ChatGPT now features a new agentic system that enables it to autonomously perform complex tasks using its own virtual computer. This system integrates capabilities from previous tools—Operator’s web interaction, deep research’s synthesis, and ChatGPT’s conversational intelligence—allowing it to navigate websites, analyze data, run code, and produce deliverables like editable slideshows and spreadsheets. Users remain in control, with the ability to grant permissions, interrupt, or take over tasks at any time.
Unified Agentic System and Capabilities
The new ChatGPT agent combines the strengths of Operator and deep research, overcoming their individual limitations by enabling both deep analysis and interactive web navigation, including secure login for personalized content. It uses multiple tools such as a visual browser, text-based browser, terminal, and API access, choosing the optimal method to efficiently complete tasks. It supports iterative, collaborative workflows where users can guide or pause the agent, and receive notifications upon task completion.
Practical Applications
ChatGPT agent enhances productivity in professional and personal contexts by automating tasks such as creating presentations from dashboards, managing meetings, updating financial spreadsheets, planning travel, and booking appointments.

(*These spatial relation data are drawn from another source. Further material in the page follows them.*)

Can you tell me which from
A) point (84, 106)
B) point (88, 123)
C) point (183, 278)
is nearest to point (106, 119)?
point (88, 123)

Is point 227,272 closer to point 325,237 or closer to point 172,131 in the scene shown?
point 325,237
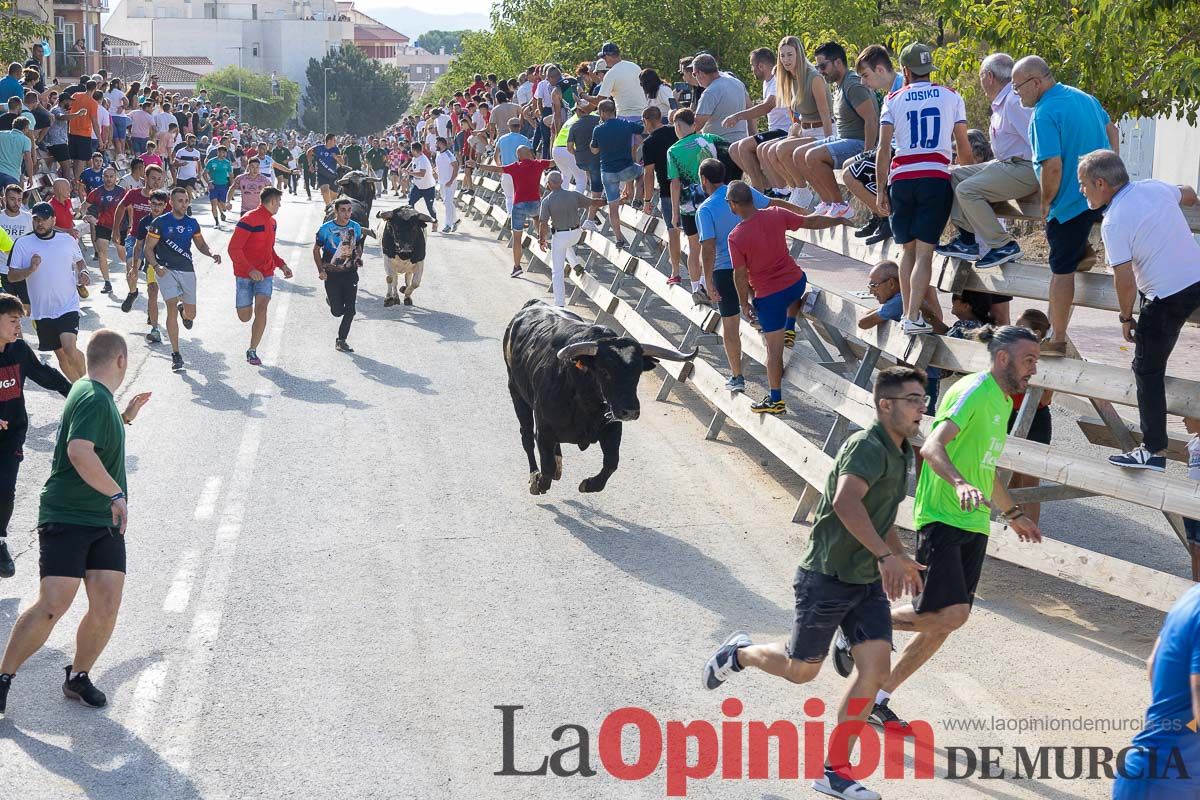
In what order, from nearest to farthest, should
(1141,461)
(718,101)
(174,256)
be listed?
(1141,461) < (718,101) < (174,256)

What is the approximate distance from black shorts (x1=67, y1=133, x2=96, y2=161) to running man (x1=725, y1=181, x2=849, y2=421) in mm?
19348

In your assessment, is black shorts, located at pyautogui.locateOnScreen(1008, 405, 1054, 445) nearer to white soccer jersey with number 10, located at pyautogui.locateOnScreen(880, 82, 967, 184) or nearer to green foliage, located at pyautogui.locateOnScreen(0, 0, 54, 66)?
white soccer jersey with number 10, located at pyautogui.locateOnScreen(880, 82, 967, 184)

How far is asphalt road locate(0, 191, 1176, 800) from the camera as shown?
6.51 m

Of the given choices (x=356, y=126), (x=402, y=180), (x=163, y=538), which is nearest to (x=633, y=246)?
(x=163, y=538)

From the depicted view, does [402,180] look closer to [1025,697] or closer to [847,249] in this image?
[847,249]

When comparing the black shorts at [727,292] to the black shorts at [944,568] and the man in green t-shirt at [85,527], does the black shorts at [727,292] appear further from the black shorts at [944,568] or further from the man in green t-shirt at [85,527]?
the man in green t-shirt at [85,527]

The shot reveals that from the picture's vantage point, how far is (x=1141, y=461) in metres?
8.27

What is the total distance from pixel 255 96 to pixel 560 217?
352ft

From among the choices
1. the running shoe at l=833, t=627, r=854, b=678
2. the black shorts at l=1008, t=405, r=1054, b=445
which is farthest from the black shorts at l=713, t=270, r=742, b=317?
the running shoe at l=833, t=627, r=854, b=678

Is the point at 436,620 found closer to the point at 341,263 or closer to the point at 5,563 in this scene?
the point at 5,563

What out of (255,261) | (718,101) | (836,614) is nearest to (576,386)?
(836,614)

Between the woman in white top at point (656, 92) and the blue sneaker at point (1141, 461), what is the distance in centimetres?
1032

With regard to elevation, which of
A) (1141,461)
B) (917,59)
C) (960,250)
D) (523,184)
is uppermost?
(917,59)

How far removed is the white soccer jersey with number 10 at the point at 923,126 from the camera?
978cm
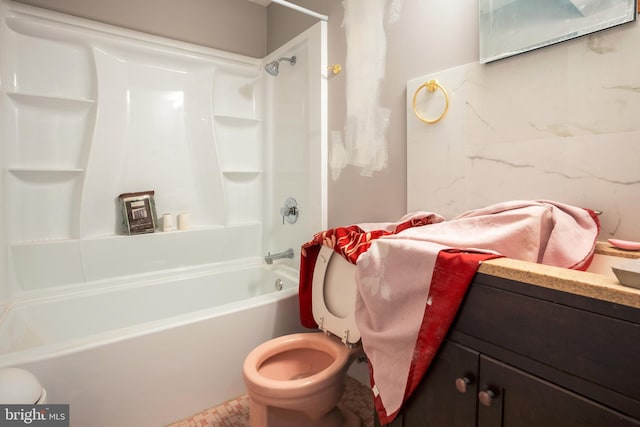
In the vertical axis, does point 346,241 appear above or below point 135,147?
below

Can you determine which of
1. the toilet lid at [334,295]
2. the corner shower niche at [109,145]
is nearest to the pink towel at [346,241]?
the toilet lid at [334,295]

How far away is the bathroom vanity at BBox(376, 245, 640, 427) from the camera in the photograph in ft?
1.96

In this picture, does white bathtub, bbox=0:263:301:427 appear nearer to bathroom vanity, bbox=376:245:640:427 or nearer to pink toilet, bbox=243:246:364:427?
pink toilet, bbox=243:246:364:427

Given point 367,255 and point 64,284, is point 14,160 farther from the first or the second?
point 367,255

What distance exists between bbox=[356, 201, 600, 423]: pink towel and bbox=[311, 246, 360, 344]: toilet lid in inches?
11.6

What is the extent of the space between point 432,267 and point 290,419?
941 millimetres

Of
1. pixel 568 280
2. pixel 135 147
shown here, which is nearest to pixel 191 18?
pixel 135 147

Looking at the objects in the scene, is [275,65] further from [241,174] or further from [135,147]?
[135,147]

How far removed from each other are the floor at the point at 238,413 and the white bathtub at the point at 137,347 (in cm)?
3

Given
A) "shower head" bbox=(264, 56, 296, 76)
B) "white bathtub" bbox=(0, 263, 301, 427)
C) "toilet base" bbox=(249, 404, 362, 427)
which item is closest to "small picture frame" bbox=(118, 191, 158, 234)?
"white bathtub" bbox=(0, 263, 301, 427)

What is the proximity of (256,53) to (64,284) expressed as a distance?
214 centimetres

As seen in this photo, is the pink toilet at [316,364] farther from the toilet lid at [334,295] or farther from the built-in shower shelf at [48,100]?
the built-in shower shelf at [48,100]

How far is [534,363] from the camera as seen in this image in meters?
0.71

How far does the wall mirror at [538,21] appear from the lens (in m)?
0.95
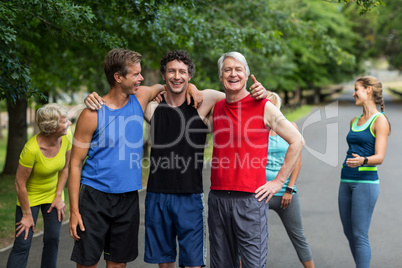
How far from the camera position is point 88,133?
11.3ft

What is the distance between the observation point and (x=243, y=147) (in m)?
3.37

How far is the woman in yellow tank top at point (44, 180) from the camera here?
155 inches

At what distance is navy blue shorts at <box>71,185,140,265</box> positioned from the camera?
138 inches

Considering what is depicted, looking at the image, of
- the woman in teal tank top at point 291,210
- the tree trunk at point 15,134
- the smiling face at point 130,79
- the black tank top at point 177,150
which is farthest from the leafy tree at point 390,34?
the smiling face at point 130,79

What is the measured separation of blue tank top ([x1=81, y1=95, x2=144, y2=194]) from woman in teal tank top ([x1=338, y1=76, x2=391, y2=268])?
6.77ft

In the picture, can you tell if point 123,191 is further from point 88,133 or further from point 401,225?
point 401,225

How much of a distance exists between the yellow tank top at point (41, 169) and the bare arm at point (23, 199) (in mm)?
60

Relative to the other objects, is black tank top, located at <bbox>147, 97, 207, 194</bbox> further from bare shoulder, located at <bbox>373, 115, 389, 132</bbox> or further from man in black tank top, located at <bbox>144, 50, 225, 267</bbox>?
bare shoulder, located at <bbox>373, 115, 389, 132</bbox>

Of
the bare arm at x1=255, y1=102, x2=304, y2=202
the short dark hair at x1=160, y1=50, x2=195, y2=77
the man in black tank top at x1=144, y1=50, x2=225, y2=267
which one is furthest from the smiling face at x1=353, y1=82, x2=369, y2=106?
the short dark hair at x1=160, y1=50, x2=195, y2=77

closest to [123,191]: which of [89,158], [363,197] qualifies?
[89,158]

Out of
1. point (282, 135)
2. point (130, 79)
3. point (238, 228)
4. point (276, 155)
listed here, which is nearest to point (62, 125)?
point (130, 79)

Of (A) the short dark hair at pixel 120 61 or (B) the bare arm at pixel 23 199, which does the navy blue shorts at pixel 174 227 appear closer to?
(A) the short dark hair at pixel 120 61

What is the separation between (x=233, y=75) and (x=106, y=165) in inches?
43.5

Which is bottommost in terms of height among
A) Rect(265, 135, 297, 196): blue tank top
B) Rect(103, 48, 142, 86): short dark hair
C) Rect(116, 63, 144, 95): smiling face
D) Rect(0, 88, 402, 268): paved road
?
Rect(0, 88, 402, 268): paved road
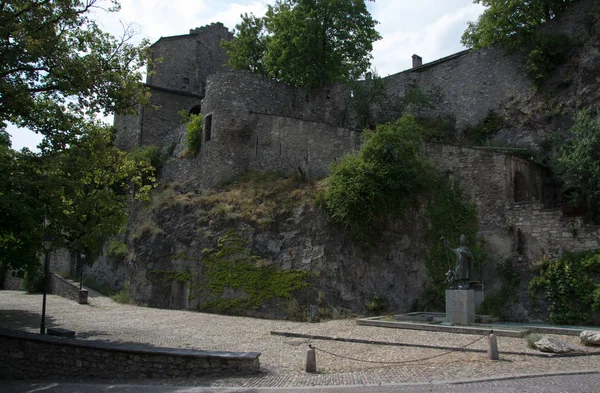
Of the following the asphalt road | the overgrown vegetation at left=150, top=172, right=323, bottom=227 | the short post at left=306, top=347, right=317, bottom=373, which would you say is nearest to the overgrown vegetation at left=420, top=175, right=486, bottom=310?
the overgrown vegetation at left=150, top=172, right=323, bottom=227

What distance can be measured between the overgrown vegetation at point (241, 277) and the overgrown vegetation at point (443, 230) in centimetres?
402

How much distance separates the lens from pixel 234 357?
31.4 ft

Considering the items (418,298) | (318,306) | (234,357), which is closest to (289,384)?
(234,357)

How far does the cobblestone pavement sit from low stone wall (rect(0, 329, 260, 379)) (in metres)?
0.35

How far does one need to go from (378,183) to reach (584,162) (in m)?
6.48

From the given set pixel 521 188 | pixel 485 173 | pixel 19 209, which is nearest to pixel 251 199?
pixel 485 173

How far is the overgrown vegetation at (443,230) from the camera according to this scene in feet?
55.0

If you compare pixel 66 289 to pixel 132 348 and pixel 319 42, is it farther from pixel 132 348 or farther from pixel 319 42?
pixel 319 42

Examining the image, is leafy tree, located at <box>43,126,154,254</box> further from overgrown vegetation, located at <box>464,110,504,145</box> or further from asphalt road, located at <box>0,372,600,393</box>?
overgrown vegetation, located at <box>464,110,504,145</box>

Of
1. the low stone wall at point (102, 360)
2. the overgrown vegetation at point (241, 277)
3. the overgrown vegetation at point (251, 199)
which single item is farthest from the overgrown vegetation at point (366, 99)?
the low stone wall at point (102, 360)

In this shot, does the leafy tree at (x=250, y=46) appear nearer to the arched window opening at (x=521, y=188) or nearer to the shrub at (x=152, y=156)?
the shrub at (x=152, y=156)

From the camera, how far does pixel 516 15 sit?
2298 cm

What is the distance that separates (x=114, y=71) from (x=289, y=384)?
9.64 metres

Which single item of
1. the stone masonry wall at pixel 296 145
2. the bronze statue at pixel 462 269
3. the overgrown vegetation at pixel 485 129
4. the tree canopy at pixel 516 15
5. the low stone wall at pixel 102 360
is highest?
the tree canopy at pixel 516 15
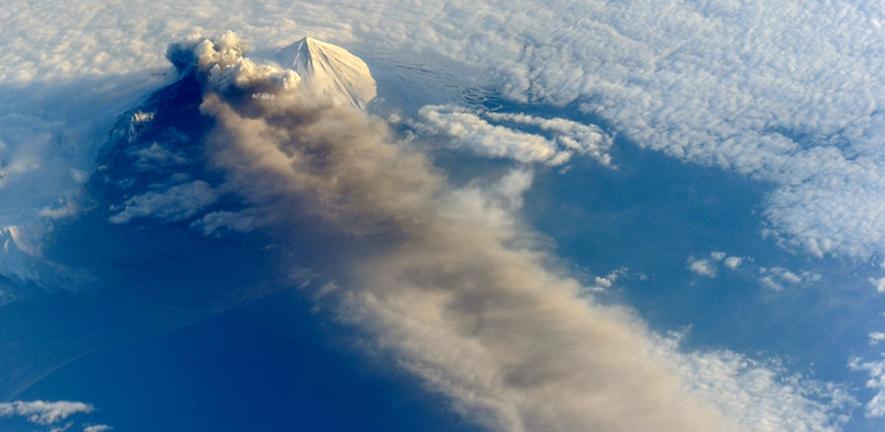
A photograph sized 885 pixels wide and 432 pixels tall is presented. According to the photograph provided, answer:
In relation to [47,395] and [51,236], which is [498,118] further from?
[47,395]

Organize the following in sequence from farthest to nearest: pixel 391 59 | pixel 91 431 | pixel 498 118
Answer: pixel 391 59
pixel 498 118
pixel 91 431

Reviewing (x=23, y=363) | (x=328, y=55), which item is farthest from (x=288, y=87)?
(x=23, y=363)

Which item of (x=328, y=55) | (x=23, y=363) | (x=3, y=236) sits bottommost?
(x=23, y=363)

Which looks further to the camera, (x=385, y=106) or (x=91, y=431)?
(x=385, y=106)

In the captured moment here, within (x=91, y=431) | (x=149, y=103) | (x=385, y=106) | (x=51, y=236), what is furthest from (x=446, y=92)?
(x=91, y=431)

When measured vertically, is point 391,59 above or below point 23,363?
above

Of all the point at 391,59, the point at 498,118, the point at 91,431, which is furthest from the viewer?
the point at 391,59
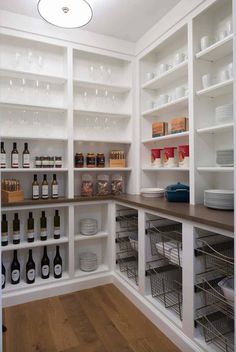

It achieves state-of-the-art performance on various benchmarks including:
- Humanity’s Last Exam: Achieves a new pass@1 SOTA score of 41.6, improving to 44.4 with parallel attempts.
- FrontierMath: Reaches 27.4% accuracy on the hardest math problems, outperforming previous models.
- DSBench and SpreadsheetBench: Surpasses human performance and existing models in data science and spreadsheet editing tasks.
- Investment Banking Modeling: Outperforms previous models in complex financial modeling tasks.
- BrowseComp and WebArena: Sets new records in web browsing and real-world web task completion.
Usage and Integration
Users with Pro, Plus, and Team subscriptions can activate agent mode from the tools dropdown in any conversation. The agent can access user-connected apps (e.g., Gmail, GitHub) via ChatGPT connectors, enabling it to integrate with workflows and act on relevant data, while requiring explicit login for sensitive sites. Tasks can be scheduled to recur automatically.
Safety and Risk Mitigation
Given the agent’s ability to act on the web and access user data, OpenAI has implemented robust safeguards including:
- Explicit user confirmation before consequential actions.
- Active supervision (“Watch Mode”) for critical tasks.
- Proactive refusal of high-risk actions like bank transfers.
- Privacy controls allowing users to delete browsing data and log out of sessions.
- Secure browser takeover mode that keeps user inputs private.
- Strong defenses against prompt injection attacks, which could manipulate the agent via malicious web content.
- Continuous monitoring and rapid response to security threats.
The agent is classified under OpenAI’s High Biological and Chemical capabilities preparedness framework, with comprehensive biosafety measures and ongoing collaboration with external biosecurity experts.
Limitations and Future Directions
ChatGPT agent is in early stages and may make mistakes. Slideshow generation is currently in beta, with ongoing improvements planned for formatting and polish. Spreadsheet editing is more advanced but slide upload for editing is not yet supported. OpenAI plans iterative enhancements to improve the agent’s efficiency, depth, versatility, and user oversight balance.
Availability
The ChatGPT agent is rolling out to Pro, Plus, and Team users, with Enterprise and Education access coming soon. Usage limits vary by subscription tier, with options for additional credits. The Operator research preview will be sunset soon, with deep research integrated into the new agent.
This new agentic system represents a significant advancement in AI’s ability to autonomously complete complex, real-world tasks while maintaining user control and safety.